#### [Problem requirements]
What is needed is an exact copy of the entries below, from the line that contains "How far apart" through the final line, both included, and nothing else.

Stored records
################

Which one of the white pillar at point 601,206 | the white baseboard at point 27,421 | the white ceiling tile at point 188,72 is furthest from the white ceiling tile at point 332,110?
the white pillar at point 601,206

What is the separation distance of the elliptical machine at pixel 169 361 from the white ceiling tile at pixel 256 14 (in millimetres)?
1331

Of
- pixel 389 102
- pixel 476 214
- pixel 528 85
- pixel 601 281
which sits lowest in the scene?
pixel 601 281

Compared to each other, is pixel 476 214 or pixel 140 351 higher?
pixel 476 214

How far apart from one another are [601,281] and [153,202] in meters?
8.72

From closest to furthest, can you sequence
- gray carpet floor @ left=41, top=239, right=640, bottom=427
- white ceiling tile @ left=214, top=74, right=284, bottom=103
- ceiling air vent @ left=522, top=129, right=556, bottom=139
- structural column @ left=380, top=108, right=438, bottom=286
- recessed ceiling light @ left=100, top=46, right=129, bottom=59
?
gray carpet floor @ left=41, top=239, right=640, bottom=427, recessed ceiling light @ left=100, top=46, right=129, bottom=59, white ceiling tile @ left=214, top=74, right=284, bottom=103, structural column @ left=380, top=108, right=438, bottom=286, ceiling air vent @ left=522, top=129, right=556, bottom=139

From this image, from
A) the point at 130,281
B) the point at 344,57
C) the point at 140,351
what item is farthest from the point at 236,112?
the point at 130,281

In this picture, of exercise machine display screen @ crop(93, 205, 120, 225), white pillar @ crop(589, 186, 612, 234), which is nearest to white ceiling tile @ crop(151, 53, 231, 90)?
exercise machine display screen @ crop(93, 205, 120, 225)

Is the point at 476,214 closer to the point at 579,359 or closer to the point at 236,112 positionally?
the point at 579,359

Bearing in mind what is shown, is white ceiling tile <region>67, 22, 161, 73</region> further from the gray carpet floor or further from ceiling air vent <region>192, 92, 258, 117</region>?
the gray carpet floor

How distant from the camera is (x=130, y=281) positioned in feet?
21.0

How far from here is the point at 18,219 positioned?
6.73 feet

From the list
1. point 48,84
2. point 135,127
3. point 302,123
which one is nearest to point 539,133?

################

#### [Exercise answer]
How far apart from one another are [601,281] and [153,202] in meters?
8.72

From closest to furthest, can you sequence
- gray carpet floor @ left=41, top=239, right=640, bottom=427
- white ceiling tile @ left=214, top=74, right=284, bottom=103
- ceiling air vent @ left=522, top=129, right=556, bottom=139
- structural column @ left=380, top=108, right=438, bottom=286
- recessed ceiling light @ left=100, top=46, right=129, bottom=59
?
gray carpet floor @ left=41, top=239, right=640, bottom=427, recessed ceiling light @ left=100, top=46, right=129, bottom=59, white ceiling tile @ left=214, top=74, right=284, bottom=103, structural column @ left=380, top=108, right=438, bottom=286, ceiling air vent @ left=522, top=129, right=556, bottom=139

From this image, from
A) the point at 130,281
B) the point at 344,57
C) the point at 140,351
what item is farthest from the point at 236,112?
the point at 130,281

In this picture, of exercise machine display screen @ crop(93, 205, 120, 225), white pillar @ crop(589, 186, 612, 234), which is nearest to white ceiling tile @ crop(151, 53, 231, 90)?
exercise machine display screen @ crop(93, 205, 120, 225)

Is the point at 476,214 closer to the point at 579,359 or closer to the point at 236,112 positionally?
the point at 579,359

Bearing in mind what is shown, is white ceiling tile <region>67, 22, 161, 73</region> further from the gray carpet floor or further from ceiling air vent <region>192, 92, 258, 117</region>?
the gray carpet floor

How distant from the camera is (x=130, y=281) positioned in feet?
21.0

How far from here is the point at 18,219 positioned?
6.73 feet

From the list
1. point 48,84
2. point 135,127
3. point 302,123
which one is nearest to point 539,133?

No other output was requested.